Total annual mercury air emissions in the world are in the 6,000- to 6,600-metric-ton range, with roughly one-third coming from natural sources and two-thirds from direct and recirculating anthropogenic sources, says Alexis Cain, an EPA environmental scientist. He warns, however, that these numbers are highly uncertain.

About half the anthropogenic sources are in Asia; China is at the top, followed by India. Europe and the U.S. combined have significant emissions, but they are declining, Cain says.

The largest global emissions source is coal combustion, followed by low-technology gold and silver mining, smelting, and waste combustion.

U.S. anthropogenic emissions (160 metric tons per year) are relatively small--about 3% of the global total of all emissions. About 85% is from combustion sources, and the largest of those are coal-fired electric utilities.

EPA estimates that the U.S. power sector accounts for only about 1% of total global mercury emissions.

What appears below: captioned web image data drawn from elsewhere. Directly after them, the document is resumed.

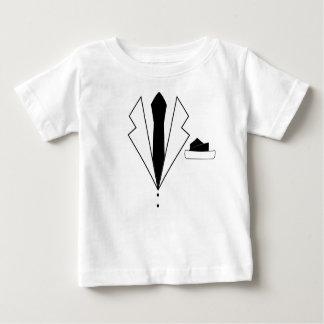 Camiseta De Bebé Smoking del bebé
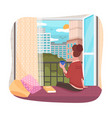 woman drinking coffee looking out window vector image vector image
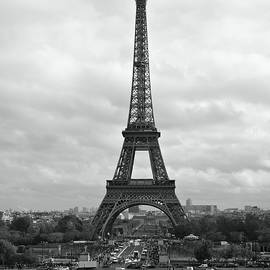 Eiffel of Paris by Chris Denyer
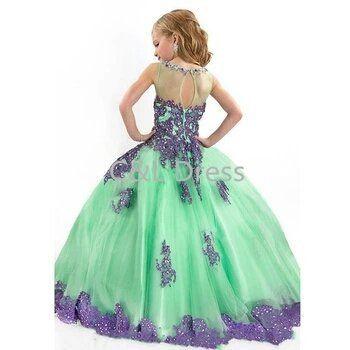 c77681c8eb4 Нарядное платье для девочки ручной работы - Детская одежда во Владивостоке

The small contribution is stressed by the Electric Power Research Institute (EPRI), an electric-utility-funded R&D facility in California. In comments on the EPA proposal, EPRI downplays the importance of utility emissions, saying that 70% of U.S. utility mercury emissions are deposited outside U.S. borders and that 75% of mercury deposited in the U.S. comes from sources outside the U.S.

The institute says utility-created mercury hot spots are nearly nonexistent, making up only 0.4% of U.S. land.

EPRI has also questioned the efficacy of pollution-control technologies to capture mercury. George R. Offen, EPRI senior technical leader, told Congress last November that about 40% of mercury could be captured using current technologies for NOx and SO2 emissions controls. He also acknowledged that with some eastern U.S. bituminous coal, washing to remove mercury could cut another 25 to 35% before coal gets to the power plant.

But he warned that mercury removal rates can vary widely--from 10 to 90%--depending on the type of coal burned and the pollution-control technology used.

MERCURY IN FLUE GAS is a mix of elemental, water-insoluble mercury and oxidized, water-soluble mercury, Offen says, and the ratio depends mostly on the coal type. The success of control technologies varies with the coal species, he argues.

However, environmental groups; regulators; and the Institute of Clean Air Companies (ICAC), consisting of some 80 makers of pollution-control equipment, disagree.

ICAC points to studies showing that fabric filters and other technologies that capture SO2 and NOx emissions will also capture 72 to 83% of mercury in either bituminous or subbituminous coals, the most common coals for electricity generation. They note that the addition of activated carbon to flue gases to help collect mercury can result in 90% reduction.

ICAC's opinion is that EPA's proposals will actually stall pollution-control technology development and innovation. The proposals will also block installment of controls to cut the more conventional pollutants: NOx, SO2, and particulates.

EPA intends to sort through these views and issue a final regulation by March 15, 2005. However, in the end, the final rule may depend more on the November elections.

Congress is split on how to address mercury. Last month, 180 House members urged EPA to reconsider the proposal, and in April, nearly half the Senate urged the same. A change of president and head of EPA would certainly halt consideration of the current regulation. The Natural Resources Defense Council, which sued to get EPA to act in the first place, has signaled that it will accept a delay if the regulation is reproposed along lines it finds acceptable.

Utilities and EPA have made clear their intention to drive ahead.